• _DOCUMENT TEXT_:
——

The ML class has in-video quizzes only if you watch online, not if you download the videos.

SInce this is the first quarter offered, for AI class, some of the midterms and homework questions occasionally asked questions that were not even covered yet... Perhaps the 2 fantastic professors did record the videos in time, but the TAs / staff did not get around to post them online.

montegbay650: Could you tell which questions you mean by that? I can not recall any questions that were not covered. There was one missing video in the Computer Vision unit, but that link was fixed before homework closed.

What an excellent comparison review of the Stanford online classes. As a student enrolled in these courses, I agree with your analysis regarding the Q & A forums. It could be improved for easier access and resources for information.

Thanks for the thorough and well-organized review! I also have been taking the three classes and I think the author has compared and contrasted them very well.

I also don't recall any questions in the AI class that were not covered.

One minor point: the author states "most of the students are not participating (because of lack of information) in any of these activities." I participated in the integrated Q&A fora and in aiqus, but rather minimally, and doubt I would have participated much more in other activities. Taking these three classes was quite time-consuming in itself, and I am also working full-time and auditing a class in-person. I'm sure there were many other students in my position who were also pressed for time. I'm fortunate to have adequate background, such that the class materials were pretty self-sufficient. Of course, it's great that all these other resources exist and people should be made aware of the opportunity to take advantage of them.

I only took the AI class. It involved a good selection of material that was generally well presented. In cases where the lecture wasn't clear enough to do the quizzes, the answers to the quizzes usually provided what was missing. In a few cases, most notably particle filters, the initial lectures weren't clear, and there weren't quizzes, so the answers to the homework provided what was missing, but at a loss of grading points (quiz grades weren't counted).

Generally, the homework and midterm were similar to the quizzes, so one could do well by finding and reviewing the corresponding quiz and its answer, and applying the same steps in a fairly mechanical way, without necessarily fully understanding the material.

Since many people were able to get 100% on the homeworks and tests, the grading curve was quite skewed. You could have a total score above 90%, but receive a certificate that said you were only in the top 50%. For most such students, their grade depended more on how many silly mistakes they made, rather than on how well they understood the material.

——

• _MATERIAL PROVIDED_:
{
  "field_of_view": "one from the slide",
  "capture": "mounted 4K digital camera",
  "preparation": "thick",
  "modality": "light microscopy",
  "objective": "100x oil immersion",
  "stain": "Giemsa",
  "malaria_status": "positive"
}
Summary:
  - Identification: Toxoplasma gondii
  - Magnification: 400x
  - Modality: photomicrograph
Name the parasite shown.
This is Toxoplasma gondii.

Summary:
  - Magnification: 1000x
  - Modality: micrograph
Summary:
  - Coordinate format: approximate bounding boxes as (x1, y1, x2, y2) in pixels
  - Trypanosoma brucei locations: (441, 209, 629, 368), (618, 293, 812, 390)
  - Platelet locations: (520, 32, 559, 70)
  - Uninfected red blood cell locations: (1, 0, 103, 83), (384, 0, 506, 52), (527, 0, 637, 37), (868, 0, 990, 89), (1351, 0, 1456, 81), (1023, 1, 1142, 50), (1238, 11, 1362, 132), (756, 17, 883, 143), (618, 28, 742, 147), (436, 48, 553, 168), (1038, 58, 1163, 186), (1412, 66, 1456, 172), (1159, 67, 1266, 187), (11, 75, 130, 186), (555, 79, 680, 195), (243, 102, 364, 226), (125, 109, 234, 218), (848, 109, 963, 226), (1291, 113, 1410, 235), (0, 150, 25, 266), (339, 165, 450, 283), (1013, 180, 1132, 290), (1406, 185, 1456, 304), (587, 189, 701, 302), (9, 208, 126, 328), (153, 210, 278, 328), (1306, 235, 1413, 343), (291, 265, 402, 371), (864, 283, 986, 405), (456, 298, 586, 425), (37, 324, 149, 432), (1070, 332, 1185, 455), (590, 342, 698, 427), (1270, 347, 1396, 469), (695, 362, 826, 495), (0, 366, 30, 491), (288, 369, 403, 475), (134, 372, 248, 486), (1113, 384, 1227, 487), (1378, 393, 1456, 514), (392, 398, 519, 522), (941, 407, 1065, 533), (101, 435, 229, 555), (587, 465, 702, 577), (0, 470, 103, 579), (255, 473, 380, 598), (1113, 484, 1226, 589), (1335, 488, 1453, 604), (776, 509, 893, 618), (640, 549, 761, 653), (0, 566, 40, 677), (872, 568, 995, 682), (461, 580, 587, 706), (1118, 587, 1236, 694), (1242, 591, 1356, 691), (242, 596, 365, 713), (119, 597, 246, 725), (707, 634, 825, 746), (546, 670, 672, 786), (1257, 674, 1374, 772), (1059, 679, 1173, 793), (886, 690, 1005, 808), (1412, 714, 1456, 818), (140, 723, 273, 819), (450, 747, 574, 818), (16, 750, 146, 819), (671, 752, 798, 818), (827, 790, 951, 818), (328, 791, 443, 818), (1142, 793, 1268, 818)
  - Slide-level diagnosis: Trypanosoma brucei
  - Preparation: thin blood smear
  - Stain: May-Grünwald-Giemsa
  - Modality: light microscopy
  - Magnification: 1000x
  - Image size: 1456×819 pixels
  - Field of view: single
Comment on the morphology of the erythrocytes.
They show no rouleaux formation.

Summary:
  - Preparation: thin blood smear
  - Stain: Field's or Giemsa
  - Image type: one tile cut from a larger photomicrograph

——

• _CHALLENGE A_:
According to the comments on the Stanford online classes, which unit of the AI class had a missing video?
• _CHALLENGE B_:
Carry on the comments about the Stanford online classes, picking up after their final sentence.

• _ANSWER A_:
The Computer Vision unit had a missing video.

• _ANSWER B_:
In many cases the homework and tests asked multi-part questions, where making a mistake in the first part resulted in all parts having wrong answers. This resulted in grading disasters, especially given the skewed curve.

The homework and tests were poorly proofread, causing much consternation. For example, one question asked if a particular boolean expression was true, false, or neither. Many students noticed that it was missing a closing parenthesis at the end, and asked in the forums whether this was just a typo, or an intentionally malformed expression that would be neither true or false. At first there was no response at all. Then finally, a completely unhelpful response was supplied, saying there was a missing paren, which by that time everyone knew. The response didn't clarify whether the missing paren was intentional or just a typo. Further requests for clarification went unanswered, so the students were left to guess.

Many students wasted more time reading the forums looking for clarifications of poorly written questions, where no official clarification was provided, than they spent in actually doing the homework and tests.

It would have been a huge help if the professors had been available, or if a TA had been available, to answer questions about poorly written homework/test questions.

The professors seemed to have a difficult time coming up with good test questions.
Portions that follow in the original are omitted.